Cada párrafo del citado escrito describe su personalidad y el caos en el poder Ejecutivo: “El dilema -que él no comprende del todo- es que muchos de los funcionarios de alto rango en su propio gobierno trabajan con diligencia desde adentro para frenar partes de su programa político y sus peores inclinaciones […] nuestro deber primordial es con este país, y el presidente sigue actuando de una manera que es perjudicial para el bienestar de nuestra república […] muchos de los funcionarios que fuimos designados por Trump nos hemos comprometido a hacer lo que esté a nuestro alcance para preservar nuestras instituciones democráticas, y al mismo tiempo, contrarrestar sus impulsos más equivocados hasta que deje el cargo […]. Queremos que el gobierno tenga éxito […]. La raíz del problema es la falta de moral del presidente.
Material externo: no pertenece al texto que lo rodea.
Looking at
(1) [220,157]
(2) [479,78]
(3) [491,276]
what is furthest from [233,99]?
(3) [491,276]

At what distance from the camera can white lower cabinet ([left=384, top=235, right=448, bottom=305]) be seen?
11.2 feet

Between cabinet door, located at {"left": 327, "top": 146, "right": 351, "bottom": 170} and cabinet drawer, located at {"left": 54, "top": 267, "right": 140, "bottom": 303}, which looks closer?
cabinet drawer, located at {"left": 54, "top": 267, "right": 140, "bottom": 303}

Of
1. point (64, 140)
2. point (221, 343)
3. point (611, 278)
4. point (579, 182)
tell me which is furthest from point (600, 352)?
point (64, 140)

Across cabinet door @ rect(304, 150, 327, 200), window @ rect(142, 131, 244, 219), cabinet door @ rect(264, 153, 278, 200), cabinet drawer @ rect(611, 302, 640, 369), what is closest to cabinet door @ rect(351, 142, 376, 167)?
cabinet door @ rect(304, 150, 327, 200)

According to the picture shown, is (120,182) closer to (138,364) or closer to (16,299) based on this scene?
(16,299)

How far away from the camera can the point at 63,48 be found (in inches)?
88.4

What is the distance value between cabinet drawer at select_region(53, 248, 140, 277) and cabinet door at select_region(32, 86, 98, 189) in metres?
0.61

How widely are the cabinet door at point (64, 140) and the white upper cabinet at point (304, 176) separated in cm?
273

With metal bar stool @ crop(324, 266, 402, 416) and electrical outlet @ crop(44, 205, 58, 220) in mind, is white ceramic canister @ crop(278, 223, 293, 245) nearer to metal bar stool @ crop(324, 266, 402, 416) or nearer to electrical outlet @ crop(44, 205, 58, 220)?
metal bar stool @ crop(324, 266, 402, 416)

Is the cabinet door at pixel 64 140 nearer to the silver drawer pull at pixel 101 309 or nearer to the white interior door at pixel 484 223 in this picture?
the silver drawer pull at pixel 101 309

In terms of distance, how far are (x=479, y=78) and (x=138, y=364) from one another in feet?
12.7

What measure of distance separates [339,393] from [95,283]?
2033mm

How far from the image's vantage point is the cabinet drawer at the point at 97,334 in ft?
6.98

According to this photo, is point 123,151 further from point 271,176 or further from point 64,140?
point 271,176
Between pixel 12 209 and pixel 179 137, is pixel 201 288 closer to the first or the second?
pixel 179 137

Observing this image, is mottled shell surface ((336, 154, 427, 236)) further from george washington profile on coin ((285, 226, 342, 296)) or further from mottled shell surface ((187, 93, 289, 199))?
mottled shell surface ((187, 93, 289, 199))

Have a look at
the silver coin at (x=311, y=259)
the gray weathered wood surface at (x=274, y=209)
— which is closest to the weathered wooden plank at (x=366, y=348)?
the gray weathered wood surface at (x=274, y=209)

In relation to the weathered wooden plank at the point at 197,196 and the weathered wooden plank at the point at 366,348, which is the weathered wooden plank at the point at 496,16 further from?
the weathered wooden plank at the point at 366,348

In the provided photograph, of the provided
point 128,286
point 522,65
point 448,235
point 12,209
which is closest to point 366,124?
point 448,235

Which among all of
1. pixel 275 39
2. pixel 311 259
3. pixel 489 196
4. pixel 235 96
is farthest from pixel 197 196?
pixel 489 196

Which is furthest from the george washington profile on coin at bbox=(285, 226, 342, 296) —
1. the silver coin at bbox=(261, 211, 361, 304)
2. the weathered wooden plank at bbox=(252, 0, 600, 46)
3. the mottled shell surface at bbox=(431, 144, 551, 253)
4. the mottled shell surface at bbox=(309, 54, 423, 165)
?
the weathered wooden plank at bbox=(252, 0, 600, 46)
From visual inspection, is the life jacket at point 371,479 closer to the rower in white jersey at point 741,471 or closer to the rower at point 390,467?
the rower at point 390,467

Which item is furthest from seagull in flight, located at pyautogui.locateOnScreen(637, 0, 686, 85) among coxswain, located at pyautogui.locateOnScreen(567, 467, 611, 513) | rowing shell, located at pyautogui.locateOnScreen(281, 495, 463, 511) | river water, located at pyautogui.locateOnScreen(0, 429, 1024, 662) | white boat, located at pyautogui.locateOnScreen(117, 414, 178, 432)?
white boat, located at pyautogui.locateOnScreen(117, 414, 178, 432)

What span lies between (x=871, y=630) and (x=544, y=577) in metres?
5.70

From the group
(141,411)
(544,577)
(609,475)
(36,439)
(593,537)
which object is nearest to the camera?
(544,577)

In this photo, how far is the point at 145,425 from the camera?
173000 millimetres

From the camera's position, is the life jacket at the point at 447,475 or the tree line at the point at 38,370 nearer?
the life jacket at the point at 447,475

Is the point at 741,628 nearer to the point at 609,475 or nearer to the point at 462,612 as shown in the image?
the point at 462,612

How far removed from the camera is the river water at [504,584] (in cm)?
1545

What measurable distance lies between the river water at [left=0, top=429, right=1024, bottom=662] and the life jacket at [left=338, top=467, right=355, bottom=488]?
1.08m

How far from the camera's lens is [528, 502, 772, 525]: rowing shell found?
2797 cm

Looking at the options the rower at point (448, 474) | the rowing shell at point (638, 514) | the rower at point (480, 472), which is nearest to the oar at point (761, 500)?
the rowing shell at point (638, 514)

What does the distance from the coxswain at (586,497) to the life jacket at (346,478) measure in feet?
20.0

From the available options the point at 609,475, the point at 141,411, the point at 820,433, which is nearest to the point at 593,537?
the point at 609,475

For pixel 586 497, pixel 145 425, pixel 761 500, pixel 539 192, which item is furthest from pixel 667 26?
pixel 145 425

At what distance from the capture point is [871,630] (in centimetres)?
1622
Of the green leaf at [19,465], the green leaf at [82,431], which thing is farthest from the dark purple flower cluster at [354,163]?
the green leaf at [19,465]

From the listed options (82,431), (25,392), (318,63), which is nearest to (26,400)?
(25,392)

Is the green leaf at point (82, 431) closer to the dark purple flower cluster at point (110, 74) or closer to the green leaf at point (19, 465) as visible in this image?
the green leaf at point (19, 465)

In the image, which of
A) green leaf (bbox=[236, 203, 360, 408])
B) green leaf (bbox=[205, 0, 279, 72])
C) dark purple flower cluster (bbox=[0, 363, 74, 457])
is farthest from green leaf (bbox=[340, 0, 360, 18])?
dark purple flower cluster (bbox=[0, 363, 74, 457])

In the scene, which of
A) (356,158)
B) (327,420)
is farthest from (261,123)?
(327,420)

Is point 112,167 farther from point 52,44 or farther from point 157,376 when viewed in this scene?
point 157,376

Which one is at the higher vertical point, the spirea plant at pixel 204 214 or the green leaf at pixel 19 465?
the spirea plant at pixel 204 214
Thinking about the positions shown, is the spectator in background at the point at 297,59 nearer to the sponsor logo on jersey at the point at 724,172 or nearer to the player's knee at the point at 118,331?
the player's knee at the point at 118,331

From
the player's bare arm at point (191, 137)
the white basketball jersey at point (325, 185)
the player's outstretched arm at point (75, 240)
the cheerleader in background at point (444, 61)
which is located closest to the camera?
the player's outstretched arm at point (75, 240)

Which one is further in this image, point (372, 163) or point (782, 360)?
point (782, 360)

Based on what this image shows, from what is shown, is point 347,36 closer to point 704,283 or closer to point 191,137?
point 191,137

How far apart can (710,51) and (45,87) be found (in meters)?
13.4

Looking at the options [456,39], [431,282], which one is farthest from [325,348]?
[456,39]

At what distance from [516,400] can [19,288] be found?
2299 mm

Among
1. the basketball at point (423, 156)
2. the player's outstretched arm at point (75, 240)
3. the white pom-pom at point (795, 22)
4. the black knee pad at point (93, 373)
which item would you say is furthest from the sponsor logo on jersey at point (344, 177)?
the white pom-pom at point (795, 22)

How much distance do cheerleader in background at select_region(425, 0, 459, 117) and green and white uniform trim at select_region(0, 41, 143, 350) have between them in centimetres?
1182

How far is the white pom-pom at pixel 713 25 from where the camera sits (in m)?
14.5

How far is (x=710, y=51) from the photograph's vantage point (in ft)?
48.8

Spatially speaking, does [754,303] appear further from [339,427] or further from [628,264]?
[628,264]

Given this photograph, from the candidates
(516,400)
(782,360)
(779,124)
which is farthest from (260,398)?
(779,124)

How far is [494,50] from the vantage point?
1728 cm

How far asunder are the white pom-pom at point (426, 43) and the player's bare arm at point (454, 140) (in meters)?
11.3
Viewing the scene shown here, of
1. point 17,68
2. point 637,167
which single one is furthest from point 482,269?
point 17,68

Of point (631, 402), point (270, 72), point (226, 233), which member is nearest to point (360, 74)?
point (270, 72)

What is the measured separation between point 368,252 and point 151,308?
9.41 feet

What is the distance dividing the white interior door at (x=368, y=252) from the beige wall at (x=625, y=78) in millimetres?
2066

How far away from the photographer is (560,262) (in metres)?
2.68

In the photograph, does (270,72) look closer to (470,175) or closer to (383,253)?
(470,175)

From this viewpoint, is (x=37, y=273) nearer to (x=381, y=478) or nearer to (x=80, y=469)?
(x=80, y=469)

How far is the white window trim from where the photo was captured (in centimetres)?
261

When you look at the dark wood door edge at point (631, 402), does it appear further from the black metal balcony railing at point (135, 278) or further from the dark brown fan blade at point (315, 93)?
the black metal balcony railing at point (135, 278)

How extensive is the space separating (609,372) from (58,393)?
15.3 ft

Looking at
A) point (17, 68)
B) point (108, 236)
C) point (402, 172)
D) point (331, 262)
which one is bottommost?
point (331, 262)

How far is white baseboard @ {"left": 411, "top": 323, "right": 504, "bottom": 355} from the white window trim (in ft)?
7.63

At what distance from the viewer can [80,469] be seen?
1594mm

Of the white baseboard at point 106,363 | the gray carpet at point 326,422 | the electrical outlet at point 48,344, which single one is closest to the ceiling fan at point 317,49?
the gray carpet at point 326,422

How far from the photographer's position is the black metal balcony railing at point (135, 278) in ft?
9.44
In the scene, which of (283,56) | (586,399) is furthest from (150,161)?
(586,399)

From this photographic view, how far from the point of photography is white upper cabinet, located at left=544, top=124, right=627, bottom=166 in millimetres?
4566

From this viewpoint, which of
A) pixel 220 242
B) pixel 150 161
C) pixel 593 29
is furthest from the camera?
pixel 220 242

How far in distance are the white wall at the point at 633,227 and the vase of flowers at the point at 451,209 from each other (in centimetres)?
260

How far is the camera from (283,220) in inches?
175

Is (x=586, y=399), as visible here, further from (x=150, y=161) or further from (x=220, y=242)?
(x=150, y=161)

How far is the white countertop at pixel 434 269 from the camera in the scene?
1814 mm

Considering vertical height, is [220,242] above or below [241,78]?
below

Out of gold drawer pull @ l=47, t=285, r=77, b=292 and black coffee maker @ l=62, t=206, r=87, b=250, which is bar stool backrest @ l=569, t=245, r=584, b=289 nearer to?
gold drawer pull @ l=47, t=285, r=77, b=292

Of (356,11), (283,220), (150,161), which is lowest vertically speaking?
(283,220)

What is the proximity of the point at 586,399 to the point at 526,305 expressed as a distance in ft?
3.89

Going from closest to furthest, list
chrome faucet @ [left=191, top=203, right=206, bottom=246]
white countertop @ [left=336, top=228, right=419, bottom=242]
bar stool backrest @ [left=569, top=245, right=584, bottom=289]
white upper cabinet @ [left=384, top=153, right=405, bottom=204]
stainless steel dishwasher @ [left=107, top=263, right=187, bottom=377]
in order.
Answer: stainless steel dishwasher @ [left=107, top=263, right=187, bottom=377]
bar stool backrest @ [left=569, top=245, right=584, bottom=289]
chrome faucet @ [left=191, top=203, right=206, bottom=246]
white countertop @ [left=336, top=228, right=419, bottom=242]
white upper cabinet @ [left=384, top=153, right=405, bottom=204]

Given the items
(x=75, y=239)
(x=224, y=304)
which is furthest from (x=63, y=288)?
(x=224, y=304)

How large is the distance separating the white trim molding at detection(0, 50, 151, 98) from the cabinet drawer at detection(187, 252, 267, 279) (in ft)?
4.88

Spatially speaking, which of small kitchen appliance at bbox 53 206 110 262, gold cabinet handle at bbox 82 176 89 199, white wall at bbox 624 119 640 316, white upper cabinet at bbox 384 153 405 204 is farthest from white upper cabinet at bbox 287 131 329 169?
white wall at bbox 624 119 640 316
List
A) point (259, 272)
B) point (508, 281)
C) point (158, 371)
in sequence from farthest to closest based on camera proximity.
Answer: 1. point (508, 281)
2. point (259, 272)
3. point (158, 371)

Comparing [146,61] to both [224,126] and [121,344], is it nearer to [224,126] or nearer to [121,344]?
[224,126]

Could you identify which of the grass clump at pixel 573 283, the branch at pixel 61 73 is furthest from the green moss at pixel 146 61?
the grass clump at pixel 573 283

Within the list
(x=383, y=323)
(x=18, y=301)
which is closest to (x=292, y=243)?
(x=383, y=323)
Cualquier persona que trabaje con él sabe que no está anclado a ningún principio básico discernible que guíe la forma en que toma decisiones […]. Las reuniones con él se descarrilan y salen del tema, se involucra en diatribas repetitivas y su impulsividad deriva en decisiones a medias, mal informadas y en ocasiones imprudentes, de las que posteriormente se tiene que retractar…”.